Pagina.
.....

29.  Onbegrijpelijk is dat de bank vertrouwen zegt te hebben gehad in de beleggingskwaliteiten van [appellant]. De enkele bekendheid met de handel in effecten in het algemeen en de daaraan verbonden risico´s in het bijzonder kan – anders dan de bank kennelijk meent – niet leiden tot het oordeel dat sprake is van in dit verband relevante deskundigheid. De bank heeft geenszins deugdelijk onderbouwd dat [appellant] specifieke kennis had van de risicovolle effectenhandel, in die zin dat hij tot op zekere hoogte op professioneel niveau aan deze handel heeft kunnen deelnemen. [appellant] is immers bij de bank te rade gegaan – het zij herhaald – nadat en omdat hij bij Funda Rend slecht had gepresteerd. De heer [directeur effectenbeheer] van Funda Rend heeft over die achtergrond verklaard dat [appellant] minimaal een half jaar cliënt van Funda Rend is geweest, dat zijn gedrag manisch depressief en ongezond was, dat [appellant] per saldo geen verlies had geleden maar dat hij wel zijn winst was kwijtgeraakt, dat [appellant] niet de risico’s kon inschatten van het zwaar rood staan, dat [appellant] niet in staat was een verstandig beleggingsbeleid te voeren, alsmede dat [appellant] soms in paniek raakte indien de beurzen daalden. In het licht hiervan ontgaat het hof op grond waarvan [beleggingsadviseur] (zonder toelichting) concludeert dat [appellant] in verband met de zware posities die hij innam wel wist waar hij mee bezig was. [medewerker geïntimeerde] baseert zijn conclusies op het feit dat [appellant] zich van allerlei beleggingsinstrumenten bediende. Zolang echter niet duidelijk wordt dat [appellant] adequaat met die instrumenten overweg kon, en enig begrip had van de daaraan ten grondslag liggende principes en processen, kan daaraan niet de door [medewerker geïntimeerde] getrokken conclusie omtrent specifieke kennis van [appellant] worden ontleend. Hetgeen daaromtrent concreet is aangevoerd, rechtvaardigt niet de conclusie dat [appellant] over relevante kennis en inzicht beschikte.

.....

Uit te voeren opdracht.
Zet de passage hierboven over de beleggingskennis van de cliënt van de bank voort, te beginnen na de laatste zin.

Items uit een dataset:

.....

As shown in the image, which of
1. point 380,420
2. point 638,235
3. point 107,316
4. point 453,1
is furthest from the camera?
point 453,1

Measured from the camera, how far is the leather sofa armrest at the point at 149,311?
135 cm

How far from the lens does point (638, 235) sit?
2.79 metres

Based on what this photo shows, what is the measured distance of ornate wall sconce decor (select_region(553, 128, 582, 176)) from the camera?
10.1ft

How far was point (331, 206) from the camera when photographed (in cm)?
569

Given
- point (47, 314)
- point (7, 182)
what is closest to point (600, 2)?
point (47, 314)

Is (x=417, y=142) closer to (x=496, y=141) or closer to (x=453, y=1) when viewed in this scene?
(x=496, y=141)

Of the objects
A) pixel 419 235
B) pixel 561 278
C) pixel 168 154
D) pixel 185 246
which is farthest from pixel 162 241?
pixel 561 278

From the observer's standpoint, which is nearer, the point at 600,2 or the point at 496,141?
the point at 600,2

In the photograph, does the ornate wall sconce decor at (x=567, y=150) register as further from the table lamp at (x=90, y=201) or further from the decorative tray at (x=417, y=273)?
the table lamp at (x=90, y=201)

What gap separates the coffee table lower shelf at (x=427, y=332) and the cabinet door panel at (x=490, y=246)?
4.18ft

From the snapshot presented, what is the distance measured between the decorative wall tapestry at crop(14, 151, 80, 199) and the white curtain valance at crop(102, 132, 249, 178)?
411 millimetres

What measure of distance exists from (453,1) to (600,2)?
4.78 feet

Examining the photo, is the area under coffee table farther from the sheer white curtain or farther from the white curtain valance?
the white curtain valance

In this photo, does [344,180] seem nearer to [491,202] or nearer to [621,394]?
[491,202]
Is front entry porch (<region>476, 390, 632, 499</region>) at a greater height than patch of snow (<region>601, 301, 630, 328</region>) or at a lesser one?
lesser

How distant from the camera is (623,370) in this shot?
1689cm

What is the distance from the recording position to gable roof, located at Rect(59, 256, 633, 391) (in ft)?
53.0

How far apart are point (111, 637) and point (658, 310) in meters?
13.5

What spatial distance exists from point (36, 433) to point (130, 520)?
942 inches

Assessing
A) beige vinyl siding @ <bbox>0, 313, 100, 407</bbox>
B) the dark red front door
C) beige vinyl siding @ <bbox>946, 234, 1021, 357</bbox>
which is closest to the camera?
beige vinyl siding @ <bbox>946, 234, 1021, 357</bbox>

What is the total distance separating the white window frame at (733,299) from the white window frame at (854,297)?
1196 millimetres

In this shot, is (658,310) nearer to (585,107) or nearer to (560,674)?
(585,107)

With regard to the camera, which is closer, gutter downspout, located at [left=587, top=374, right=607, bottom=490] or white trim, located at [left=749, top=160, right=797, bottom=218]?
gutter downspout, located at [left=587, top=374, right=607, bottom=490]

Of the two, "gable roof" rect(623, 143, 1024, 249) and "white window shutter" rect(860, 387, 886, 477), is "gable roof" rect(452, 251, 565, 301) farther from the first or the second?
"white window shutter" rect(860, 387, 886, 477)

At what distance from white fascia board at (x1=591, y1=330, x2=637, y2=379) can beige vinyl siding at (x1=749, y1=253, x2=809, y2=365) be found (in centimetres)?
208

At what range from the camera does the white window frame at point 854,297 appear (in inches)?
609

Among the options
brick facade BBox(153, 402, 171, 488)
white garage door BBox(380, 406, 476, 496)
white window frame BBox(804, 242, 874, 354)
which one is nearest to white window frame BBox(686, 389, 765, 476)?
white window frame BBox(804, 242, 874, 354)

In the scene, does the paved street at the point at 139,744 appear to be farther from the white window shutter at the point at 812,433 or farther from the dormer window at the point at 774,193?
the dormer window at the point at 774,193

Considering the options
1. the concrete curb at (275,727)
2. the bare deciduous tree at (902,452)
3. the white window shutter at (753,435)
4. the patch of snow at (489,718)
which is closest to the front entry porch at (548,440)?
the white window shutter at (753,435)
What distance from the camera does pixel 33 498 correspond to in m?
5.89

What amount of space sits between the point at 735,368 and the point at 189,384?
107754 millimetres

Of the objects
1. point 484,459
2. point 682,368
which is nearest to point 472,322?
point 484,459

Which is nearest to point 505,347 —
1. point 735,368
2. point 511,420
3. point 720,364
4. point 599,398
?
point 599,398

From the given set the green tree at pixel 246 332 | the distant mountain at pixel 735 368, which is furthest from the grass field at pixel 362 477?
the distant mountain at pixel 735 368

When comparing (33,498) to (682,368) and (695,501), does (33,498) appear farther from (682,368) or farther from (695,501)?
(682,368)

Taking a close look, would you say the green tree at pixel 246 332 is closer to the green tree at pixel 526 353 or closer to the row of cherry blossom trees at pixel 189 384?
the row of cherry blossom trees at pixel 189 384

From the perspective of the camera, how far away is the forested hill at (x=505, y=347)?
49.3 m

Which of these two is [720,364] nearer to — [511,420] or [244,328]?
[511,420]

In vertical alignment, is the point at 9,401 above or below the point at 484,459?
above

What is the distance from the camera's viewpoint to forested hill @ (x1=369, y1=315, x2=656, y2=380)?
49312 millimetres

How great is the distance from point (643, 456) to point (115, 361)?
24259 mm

.....

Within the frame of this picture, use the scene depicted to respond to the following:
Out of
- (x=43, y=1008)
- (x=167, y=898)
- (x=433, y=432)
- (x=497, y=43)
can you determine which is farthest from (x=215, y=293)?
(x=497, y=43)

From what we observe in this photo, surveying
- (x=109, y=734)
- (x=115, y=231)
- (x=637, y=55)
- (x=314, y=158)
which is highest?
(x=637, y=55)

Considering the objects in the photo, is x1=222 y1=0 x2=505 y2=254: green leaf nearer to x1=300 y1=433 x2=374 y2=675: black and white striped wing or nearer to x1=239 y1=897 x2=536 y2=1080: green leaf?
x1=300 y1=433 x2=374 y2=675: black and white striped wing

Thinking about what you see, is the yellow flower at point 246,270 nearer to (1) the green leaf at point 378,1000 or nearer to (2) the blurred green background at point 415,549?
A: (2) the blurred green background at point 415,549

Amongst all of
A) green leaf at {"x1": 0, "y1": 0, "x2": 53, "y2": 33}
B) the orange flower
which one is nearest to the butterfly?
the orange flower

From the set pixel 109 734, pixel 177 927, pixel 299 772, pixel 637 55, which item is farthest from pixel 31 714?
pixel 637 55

.....

Uitwerking opdracht.
30.  Het hof is van oordeel dat de bank in het licht van de stellingen van [appellant] en de hiervoor (deels) geciteerde verklaringen waarop [appellant] zijn stellingen baseert, geen dan wel onvoldoende feiten en omstandigheden heeft aangevoerd ter onderbouwing van haar verweer dat zij aan haar onderzoeksplicht heeft voldaan. De door [appellant] gestelde tekortkoming is daarmee onvoldoende gemotiveerd bestreden, zodat vaststaat dat de bank haar onderzoeksplicht heeft geschonden.

31.   De grieven IX en X slagen.

Waarschuwingsplicht
32.  De grieven XV, XVI en XVII zijn gericht tegen het oordeel van de rechtbank dat de bank niet is tekortgeschoten in haar verplichting om [appellant] bij het aangaan van de overeenkomsten te waarschuwen voor de risico’s van beleggen.

33.  De bank bestrijdt dat zij [appellant] niet zou hebben gewaarschuwd voor de risico’s van het beleggen en verwijst daartoe onder meer naar de verklaringen van [appellant] en [medewerker geïntimeerde] tijdens het voorlopig getuigenverhoor, zoals hiervoor (deels) geciteerd, en naar de overgelegde overeenkomsten. Voorts doet zij in dit verband een beroep op de bekendheid bij [appellant] met deze risico’s als gevolg van eerdere (negatieve) ervaringen met beleggen. Ook voert zij nog aan dat het de vraag is of waarschuwingen aan het adres van [appellant] wel zin zouden hebben gehad.

34.  Het hof overweegt dienaangaande als volgt.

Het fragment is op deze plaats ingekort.